Brewer, John (DNB00)
|←Brewer, Jehoiada||Dictionary of National Biography, 1885-1900, Volume 06
|Brewer, John Sherren→|
BREWER, JOHN, D.D. (1744–1822), an English Benedictine monk, who assumed in religion the Christian name of Bede, was born in 1744. In 1776 he was appointed to the mission at Bath. He built a new chapel in St. James's Parade in that city, and it was to have been opened on 11 June 1780, but the delegates from Lord George Gordon's 'No Popery' association so inflamed the fanaticism of the mob that on 9 June the edifice was demolished, as well as the presbytery in Bell-tree Lane. The registers, diocesan archives, and Bishop Walmesley's library and manuscripts perished in the flames; and Dr. Brewer had a narrow escape from the fury of the rioters. The ringleader was tried and executed, and Dr. Brewer recovered 3,736l. damages from the hundred of Bath.

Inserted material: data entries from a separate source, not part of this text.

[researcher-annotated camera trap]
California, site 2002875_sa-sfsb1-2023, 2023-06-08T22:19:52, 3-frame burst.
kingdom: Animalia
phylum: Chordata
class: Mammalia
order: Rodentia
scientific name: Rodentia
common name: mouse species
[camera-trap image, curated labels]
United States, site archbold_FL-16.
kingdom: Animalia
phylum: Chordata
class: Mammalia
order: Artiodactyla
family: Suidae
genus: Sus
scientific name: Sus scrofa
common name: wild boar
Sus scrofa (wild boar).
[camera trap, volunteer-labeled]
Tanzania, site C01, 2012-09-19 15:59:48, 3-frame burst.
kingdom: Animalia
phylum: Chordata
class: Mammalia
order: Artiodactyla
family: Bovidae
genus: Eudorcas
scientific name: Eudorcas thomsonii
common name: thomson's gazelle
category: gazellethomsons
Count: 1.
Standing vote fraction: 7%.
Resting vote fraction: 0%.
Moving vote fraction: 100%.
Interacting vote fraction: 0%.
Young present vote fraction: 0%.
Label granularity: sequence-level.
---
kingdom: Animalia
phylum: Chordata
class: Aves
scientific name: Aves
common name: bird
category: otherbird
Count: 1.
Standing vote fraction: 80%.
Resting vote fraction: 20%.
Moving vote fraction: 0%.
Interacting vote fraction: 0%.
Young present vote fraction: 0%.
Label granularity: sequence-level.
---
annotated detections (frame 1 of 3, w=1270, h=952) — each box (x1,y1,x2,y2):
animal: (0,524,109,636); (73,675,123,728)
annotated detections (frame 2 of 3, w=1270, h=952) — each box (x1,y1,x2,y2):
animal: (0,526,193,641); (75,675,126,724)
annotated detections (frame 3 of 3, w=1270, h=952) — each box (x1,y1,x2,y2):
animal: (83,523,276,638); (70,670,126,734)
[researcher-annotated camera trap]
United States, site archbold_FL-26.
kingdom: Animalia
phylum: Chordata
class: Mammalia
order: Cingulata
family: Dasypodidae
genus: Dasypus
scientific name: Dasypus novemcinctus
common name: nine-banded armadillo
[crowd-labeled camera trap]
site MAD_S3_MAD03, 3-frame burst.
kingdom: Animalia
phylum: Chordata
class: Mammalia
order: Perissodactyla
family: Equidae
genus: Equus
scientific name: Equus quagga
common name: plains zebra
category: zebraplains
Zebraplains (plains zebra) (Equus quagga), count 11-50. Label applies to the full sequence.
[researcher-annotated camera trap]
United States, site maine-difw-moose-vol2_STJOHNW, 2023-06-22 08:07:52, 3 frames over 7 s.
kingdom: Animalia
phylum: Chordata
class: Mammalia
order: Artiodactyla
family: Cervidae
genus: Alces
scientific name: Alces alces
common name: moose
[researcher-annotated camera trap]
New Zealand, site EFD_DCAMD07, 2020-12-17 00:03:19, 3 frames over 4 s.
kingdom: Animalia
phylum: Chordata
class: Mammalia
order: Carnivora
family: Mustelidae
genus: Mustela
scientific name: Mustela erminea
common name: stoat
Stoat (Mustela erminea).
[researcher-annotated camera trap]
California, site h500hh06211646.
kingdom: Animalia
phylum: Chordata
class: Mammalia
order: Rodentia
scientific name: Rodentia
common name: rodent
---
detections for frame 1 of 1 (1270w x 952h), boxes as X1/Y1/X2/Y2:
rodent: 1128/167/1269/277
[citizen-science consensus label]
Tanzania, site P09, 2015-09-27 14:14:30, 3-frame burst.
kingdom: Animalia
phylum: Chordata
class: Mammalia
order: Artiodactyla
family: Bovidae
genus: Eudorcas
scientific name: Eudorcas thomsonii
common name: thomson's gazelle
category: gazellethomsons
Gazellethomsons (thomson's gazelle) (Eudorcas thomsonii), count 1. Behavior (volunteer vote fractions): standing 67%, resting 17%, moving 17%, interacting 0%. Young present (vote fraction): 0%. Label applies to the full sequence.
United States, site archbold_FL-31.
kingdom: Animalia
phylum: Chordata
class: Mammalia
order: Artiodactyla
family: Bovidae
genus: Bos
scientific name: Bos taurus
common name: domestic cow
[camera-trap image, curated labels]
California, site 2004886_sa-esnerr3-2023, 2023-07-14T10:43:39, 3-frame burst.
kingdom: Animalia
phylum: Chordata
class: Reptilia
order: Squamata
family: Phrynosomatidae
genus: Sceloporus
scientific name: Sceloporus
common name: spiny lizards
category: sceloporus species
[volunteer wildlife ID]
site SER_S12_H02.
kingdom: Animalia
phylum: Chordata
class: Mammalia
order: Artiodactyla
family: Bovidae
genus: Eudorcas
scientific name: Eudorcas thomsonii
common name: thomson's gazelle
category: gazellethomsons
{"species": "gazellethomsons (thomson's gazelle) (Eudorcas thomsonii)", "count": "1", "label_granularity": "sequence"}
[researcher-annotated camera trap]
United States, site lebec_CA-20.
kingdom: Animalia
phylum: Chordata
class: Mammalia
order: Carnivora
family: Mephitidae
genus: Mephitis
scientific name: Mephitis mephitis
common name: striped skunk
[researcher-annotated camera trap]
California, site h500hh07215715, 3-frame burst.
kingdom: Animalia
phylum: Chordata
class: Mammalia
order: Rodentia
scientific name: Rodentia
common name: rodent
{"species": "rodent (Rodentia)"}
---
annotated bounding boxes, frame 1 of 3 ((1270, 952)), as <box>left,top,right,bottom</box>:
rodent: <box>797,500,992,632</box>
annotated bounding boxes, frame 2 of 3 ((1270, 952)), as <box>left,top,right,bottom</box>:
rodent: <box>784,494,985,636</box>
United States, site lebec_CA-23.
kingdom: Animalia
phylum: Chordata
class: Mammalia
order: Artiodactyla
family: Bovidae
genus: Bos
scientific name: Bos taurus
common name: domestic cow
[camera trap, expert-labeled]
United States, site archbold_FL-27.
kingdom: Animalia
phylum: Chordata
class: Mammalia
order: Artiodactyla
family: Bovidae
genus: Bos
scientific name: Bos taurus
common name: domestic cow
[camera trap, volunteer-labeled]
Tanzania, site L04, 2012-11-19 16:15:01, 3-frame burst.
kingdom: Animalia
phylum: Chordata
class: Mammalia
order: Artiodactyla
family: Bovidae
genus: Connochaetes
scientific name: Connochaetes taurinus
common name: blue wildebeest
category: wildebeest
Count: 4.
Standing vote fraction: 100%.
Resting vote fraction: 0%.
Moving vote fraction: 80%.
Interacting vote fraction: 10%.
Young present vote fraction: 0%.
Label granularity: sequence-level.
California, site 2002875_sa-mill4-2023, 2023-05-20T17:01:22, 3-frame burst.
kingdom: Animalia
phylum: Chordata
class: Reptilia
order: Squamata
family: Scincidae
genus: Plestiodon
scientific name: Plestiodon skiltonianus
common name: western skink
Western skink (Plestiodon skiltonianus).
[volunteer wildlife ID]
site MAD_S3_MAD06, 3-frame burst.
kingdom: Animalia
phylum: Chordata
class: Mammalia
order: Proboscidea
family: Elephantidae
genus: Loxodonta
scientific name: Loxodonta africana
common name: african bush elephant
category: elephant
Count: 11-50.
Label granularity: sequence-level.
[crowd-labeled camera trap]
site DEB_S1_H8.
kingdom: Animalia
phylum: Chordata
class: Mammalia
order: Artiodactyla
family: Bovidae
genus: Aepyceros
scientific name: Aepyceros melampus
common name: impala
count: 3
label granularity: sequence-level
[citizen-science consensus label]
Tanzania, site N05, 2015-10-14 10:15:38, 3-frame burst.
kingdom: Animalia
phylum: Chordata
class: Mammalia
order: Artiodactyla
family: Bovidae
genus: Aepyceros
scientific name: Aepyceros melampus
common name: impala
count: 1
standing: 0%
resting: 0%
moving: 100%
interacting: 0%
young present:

In 1781 the duties of president of his brethren called Dr. Brewer away from Bath. Subsequently Woolton, near Liverpool, became his principal place of residence, and there he died on 18 April 1822.
He brought out the second edition of the Abbé Luke Joseph Hooke's 'Religio Naturalis et Revelata,' 3 vols., Paris, 1774, 8vo, to which he added several dissertations.
[Oliver's Hist, of the Catholic Religion in Cornwall, 56, 508; Biog. Univ. Suppl. lxvii. 291.]